Ed Davey’s gameshow approach to election makes a modest splash

Leader of the Liberal Democrats Ed Davey falls into the water in front of a rope bridge during a visit to the Spot-On Wake aqua jungle at Wootton Park on June 12
Leader of the Liberal Democrats Ed Davey falls into the water during a visit to a water park. Photograph: Leon Neal/Getty Images

Ed Davey, the leader of the Lib Dems, has had a busy week. On Monday, he conducted an interview on a spinning teacup in a funfair; on Wednesday, he tumbled into a pool at a Warwickshire water park live on the BBC – then, on Thursday, he was dressed in a linen suit and panama hat in a makeover on ITV’s This Morning.

This gameshow approach to politics is hardly new for Davey or his small party, lying fourth in election polling. A fortnight earlier, Davey fell off a paddle board into Lake Windemere in Cumbria five times in 15 minutes at a campaign event with party colleague Tim Farron.

It was intended to highlight the dangers of sewage being dumped into the lake, though it did not stop the party leader repeatedly falling in. One of the five dunkings, he admitted afterwards, was deliberate – the other four presumably accidental.

Lib Dem insiders argue bluntly that the approach is necessary, because the most serious risk for the party, behind Labour, Conservatives and Nigel Farage’s Reform, is simply not being in the national conversation.

Falling into the water or riding in a fairground, they add, grants Davey the right to be heard on other issues, though it helps, with Labour so far ahead, that the party is not burdened with the prospect of forming even part of a government.

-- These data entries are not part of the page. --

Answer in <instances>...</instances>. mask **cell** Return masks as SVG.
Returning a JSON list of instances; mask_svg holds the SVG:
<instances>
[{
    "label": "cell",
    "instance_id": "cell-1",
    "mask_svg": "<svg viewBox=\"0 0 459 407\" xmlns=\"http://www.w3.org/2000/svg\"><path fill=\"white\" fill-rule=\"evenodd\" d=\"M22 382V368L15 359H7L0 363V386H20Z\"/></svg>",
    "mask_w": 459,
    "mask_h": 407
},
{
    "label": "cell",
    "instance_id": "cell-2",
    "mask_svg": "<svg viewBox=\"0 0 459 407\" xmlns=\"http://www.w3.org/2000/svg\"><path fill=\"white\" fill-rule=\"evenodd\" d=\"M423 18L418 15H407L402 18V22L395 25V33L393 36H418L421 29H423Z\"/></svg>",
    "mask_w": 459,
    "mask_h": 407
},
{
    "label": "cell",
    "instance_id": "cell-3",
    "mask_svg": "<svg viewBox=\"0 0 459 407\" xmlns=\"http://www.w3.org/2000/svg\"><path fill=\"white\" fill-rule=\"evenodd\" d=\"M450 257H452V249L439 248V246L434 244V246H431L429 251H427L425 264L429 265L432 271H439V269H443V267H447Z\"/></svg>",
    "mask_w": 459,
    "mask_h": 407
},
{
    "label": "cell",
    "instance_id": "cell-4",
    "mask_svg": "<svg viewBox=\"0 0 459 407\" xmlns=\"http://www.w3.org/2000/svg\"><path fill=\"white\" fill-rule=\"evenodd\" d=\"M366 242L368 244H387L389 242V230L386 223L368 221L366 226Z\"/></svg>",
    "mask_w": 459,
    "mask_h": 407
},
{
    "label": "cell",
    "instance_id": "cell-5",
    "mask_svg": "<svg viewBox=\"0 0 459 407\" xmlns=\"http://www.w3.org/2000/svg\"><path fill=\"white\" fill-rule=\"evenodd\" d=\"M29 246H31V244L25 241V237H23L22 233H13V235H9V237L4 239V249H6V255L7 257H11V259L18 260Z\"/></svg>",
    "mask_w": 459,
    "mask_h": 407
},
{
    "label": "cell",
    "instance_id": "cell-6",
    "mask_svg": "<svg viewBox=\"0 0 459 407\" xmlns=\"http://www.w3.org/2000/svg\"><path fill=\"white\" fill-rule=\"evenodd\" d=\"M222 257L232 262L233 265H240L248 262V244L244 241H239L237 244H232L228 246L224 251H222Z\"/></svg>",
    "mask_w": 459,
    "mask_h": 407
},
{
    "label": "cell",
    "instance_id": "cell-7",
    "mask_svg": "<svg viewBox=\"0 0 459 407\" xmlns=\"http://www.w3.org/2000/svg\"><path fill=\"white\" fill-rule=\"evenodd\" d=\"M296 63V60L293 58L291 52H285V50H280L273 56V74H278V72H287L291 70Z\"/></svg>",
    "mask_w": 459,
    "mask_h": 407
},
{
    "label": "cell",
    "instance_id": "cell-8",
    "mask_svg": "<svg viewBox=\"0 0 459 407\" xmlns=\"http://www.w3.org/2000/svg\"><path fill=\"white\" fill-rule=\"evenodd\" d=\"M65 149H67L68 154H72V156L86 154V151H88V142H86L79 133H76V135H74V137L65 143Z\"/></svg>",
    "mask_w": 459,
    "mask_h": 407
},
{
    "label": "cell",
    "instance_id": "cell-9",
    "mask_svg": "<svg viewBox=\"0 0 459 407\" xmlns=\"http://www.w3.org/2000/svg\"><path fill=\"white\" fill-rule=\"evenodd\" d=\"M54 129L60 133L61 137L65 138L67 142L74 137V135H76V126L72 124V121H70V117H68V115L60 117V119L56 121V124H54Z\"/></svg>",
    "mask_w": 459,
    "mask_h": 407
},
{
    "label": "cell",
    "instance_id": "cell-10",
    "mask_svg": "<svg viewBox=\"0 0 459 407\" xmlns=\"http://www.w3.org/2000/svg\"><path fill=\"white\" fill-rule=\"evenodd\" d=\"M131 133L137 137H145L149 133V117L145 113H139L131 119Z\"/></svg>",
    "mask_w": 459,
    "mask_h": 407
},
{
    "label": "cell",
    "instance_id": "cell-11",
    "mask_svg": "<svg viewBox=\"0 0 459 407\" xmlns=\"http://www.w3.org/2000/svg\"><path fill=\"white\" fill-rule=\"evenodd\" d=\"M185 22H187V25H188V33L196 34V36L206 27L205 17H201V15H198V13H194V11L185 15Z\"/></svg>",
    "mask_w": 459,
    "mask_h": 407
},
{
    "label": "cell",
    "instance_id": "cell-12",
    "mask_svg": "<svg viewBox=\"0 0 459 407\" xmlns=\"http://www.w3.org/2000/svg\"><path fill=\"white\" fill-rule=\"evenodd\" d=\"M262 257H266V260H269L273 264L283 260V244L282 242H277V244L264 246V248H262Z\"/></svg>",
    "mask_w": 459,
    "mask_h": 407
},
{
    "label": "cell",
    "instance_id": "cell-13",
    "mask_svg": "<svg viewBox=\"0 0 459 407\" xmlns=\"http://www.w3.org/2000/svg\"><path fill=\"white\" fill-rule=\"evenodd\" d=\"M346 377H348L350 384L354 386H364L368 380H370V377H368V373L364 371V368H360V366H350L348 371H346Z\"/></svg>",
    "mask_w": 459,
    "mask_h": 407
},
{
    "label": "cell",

Sean Kemp, a Lib Dem head of press during the 2010 election, said that for the party’s leaders, “dignity has to be less important than coverage sometimes”. It is also helpful to keep any journalists in the travelling press pack entertained, he added, because “they are often grumpy, thinking they are not where the story is”.

Nick Clegg, in 2015, when he was deputy prime minister, took reporters zip-lining at Go Ape, the harness riding high on his trousers, at a time when the media desperately wanted to know which party the Lib Dems might go into coalition with. However, the party’s result that year was so poor, the question turned out to be irrelevant.

Such tactics are, of course, not without risk. Again in 2015, Clegg was persuaded to film a version of Carly Rae Jepsen’s I Really Like You in Gravesend, Kent (the original video features actor Tom Hanks lip-syncing). However, it was deemed too bad ever to be released. “Why the fuck did I do that?” Clegg is said to have thought afterwards.

But by embracing embarrassment, Davey has, so far, managed to avoid disaster. For now, the more relevant question is whether there is a risk that voters will simply not take the party seriously – even if Davey is willing to discuss the party’s plans to create a Clean Water Authority to replace Ofwat while wearing a helmet and tight wetsuit on a water-park swing.

“I was sceptical about this approach at the beginning,” said Ayesha Hazarika, a broadcaster, Labour peer and former adviser to Ed Miliband. “But, as the stunts have continued, I think the Lib Dems have found their place, in what has been a pretty boring and joyless election campaign.”

Hazarika said that Davey is helped by the fact that falling into water reflects the behaviour of a “centrist, cringey, well-meaning dad”, which Davey, the leader of a middle-of-the-road party, has to be. “It looks like he is living his best life,” she added, creating perhaps a modest halo effect, to soften the party’s image to voters.

For the past nine years, the Lib Dems have been recovering slowly from the impact of their 2010 to 2015 coalition with the Conservatives. The party’s popularity was shattered when Nick Clegg entered government with the Tories, most notably after u-turning on abolishing university tuition fees.

Earlier this year, Davey was forced to apologise for his own role in the Post Office scandal. The party leader, a business minister between 2010 and 2012, said he was “sorry I did not see through the Post Office’s lies”, as it wrongly prosecuted post office operators for mistakes that were in fact down to a faulty IT system.

But Davey’s allies point out that he has also sought to run a policy campaign that at times brings together the centrist with the dad. The party’s first and heavily personalised election broadcast featured Davey at home looking after his disabled teenage son John, and sought to highlight the work of carers.

For some critics, it is all too much. At the beginning of the week, Quentin Letts, the Daily Mail’s sketch writer, wrote viciously that Davey was engaged in “emotively manipulative pieces of saccharine hucksterism”. However, Lib Dem aides say the stunts will continue in a campaign that aims to emphasise modesty over confidence.

This time, the Lib Dems hope to gain 20 or more seats from their existing tally of 15. But memories linger of the party’s last two election campaigns in 2017 and 2019, which began with hopes that they could gain dozens of seats on an anti-Brexit ticket. Each time, progress was minimal.

Tim Farron, the party’s leader in 2017, now wonders if his campaign was too earnest, dominated by Brexit, and too fearful of making a mistake. “Arguably, I should have followed the Ed Davey lead. I know falling off a paddleboard doesn’t make things better, but treating politics like it is not a vat of misery isn’t a bad approach.”